**** Fragmento proporcionado ****

Soy persona con vocación que ha tenido la visión de un ideal. Y el
ideal se postula universal, no es de Córdoba, no es de Extremadura, no
es de Burdeos, ni siquiera es de hoy. Te habrás fijado que, con un poco
de ironía, dedico Ejemplaridad pública a una dama anticuada, la
posteridad. Es que ni siquiera escribo exclusivamente para la gente de
hoy. Los escritores ahora presumen de despreciar la posteridad y que le
da igual lo que piensen los lectores del futuro. Una de las
responsabilidades de la filosofía es tratar de moldear la conciencia de
las generaciones futuras, esa imagen natural del mundo de la que antes
hablamos. Nadie se hace cargo de esa imagen del mundo porque es
demasiado general, es un todo. Solo la filosofía. Como las ciencias
están tan especializadas, alguien tiene que hacerse cargo de todo. Y ese
alguien es la filosofía.
¿Te
interesa la actualidad? Lo pregunto por algo que Sánchez-Ferlosio decía
de Savater. Algo así como: «Muy buen filósofo, pero está demasiado
ocupado con la actualidad». La actualidad es algo muy común entre los
filósofos españoles. Y en ti está ausente.
Sí,
ausente deliberadamente. Y no por falta de oportunidades, no hace falta
entrar en detalles. Parte de mi vida la dedico a declinar invitaciones a
opinar sobre la actualidad periodística. Mis libros proponen un ideal
que, aunque espacio-temporalmente condicionado, aspira a una cierta
universalidad. He querido ser ferozmente fiel a esa misión que consiste
en enunciar verbal y sistemáticamente ese ideal. He rehuido todo lo que
estorba esa fidelidad. Así, al final, soy incluso más útil a mi país. En
España no sobran casos de fidelidad a una vocación literaria y sí
sobran opinadores de la actualidad… No sé si leíste un artículo que
publiqué titulado Escurrir el bulto.

**** Datos ****

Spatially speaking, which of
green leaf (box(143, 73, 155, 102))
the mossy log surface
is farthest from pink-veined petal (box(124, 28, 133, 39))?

****

### [Consigna escrita 1]
Según el fragmento proporcionado, ¿a quién dedica quien responde la obra Ejemplaridad pública?
### [Consigna escrita 2]
Indique si cada afirmación concuerda con el fragmento proporcionado y cite las palabras que lo deciden.
(a) Quien responde afirma que su ideal es propio de Córdoba.
(b) Quien responde sostiene que la filosofía es quien debe hacerse cargo de todo.
(c) La actualidad está ausente en su obra por falta de oportunidades.
### [Consigna escrita 3]
Traduzca al inglés esta oración del fragmento proporcionado: «Parte de mi vida la dedico a declinar invitaciones a opinar sobre la actualidad periodística».
Para resolver lo que se pide, básese solo en el fragmento proporcionado.

### [Respuesta esperada 1]
A una dama anticuada, la posteridad.

### [Respuesta esperada 2]
(a) No: «no es de Córdoba».
(b) Sí: «alguien tiene que hacerse cargo de todo. Y ese alguien es la filosofía».
(c) No: «Y no por falta de oportunidades».

### [Respuesta esperada 3]
I devote part of my life to declining invitations to give my opinion on current news.